Scene question lines
>> START
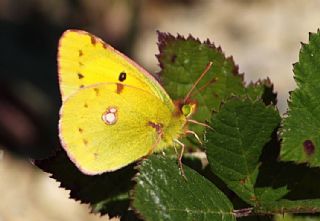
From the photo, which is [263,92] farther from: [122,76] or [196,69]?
[122,76]

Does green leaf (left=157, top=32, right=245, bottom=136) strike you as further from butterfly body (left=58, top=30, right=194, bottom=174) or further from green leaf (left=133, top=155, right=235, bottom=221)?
green leaf (left=133, top=155, right=235, bottom=221)

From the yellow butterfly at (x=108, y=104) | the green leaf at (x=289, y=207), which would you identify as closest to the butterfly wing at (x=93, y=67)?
the yellow butterfly at (x=108, y=104)

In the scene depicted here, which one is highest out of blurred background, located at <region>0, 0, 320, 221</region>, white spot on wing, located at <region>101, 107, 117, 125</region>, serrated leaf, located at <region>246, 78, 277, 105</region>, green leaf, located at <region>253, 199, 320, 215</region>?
blurred background, located at <region>0, 0, 320, 221</region>

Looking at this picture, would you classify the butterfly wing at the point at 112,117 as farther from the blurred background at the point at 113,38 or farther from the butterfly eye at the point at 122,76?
the blurred background at the point at 113,38

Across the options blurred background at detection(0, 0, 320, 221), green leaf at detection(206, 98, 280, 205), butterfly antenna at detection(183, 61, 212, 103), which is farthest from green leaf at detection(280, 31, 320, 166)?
blurred background at detection(0, 0, 320, 221)

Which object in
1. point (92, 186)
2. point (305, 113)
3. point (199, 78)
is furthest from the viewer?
point (199, 78)

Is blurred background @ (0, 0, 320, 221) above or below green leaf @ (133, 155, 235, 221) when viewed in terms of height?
above

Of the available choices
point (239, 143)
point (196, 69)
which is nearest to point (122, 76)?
point (196, 69)

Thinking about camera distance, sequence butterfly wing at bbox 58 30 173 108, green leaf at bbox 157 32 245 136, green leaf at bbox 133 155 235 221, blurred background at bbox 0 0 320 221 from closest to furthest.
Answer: green leaf at bbox 133 155 235 221 < green leaf at bbox 157 32 245 136 < butterfly wing at bbox 58 30 173 108 < blurred background at bbox 0 0 320 221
>> END
- **SET TASK**
Pull out each line above that contains the word "furthest", and copy those lines without changing them.

- **ANSWER**
is furthest from the viewer?
Thinking about camera distance, sequence butterfly wing at bbox 58 30 173 108, green leaf at bbox 157 32 245 136, green leaf at bbox 133 155 235 221, blurred background at bbox 0 0 320 221 from closest to furthest.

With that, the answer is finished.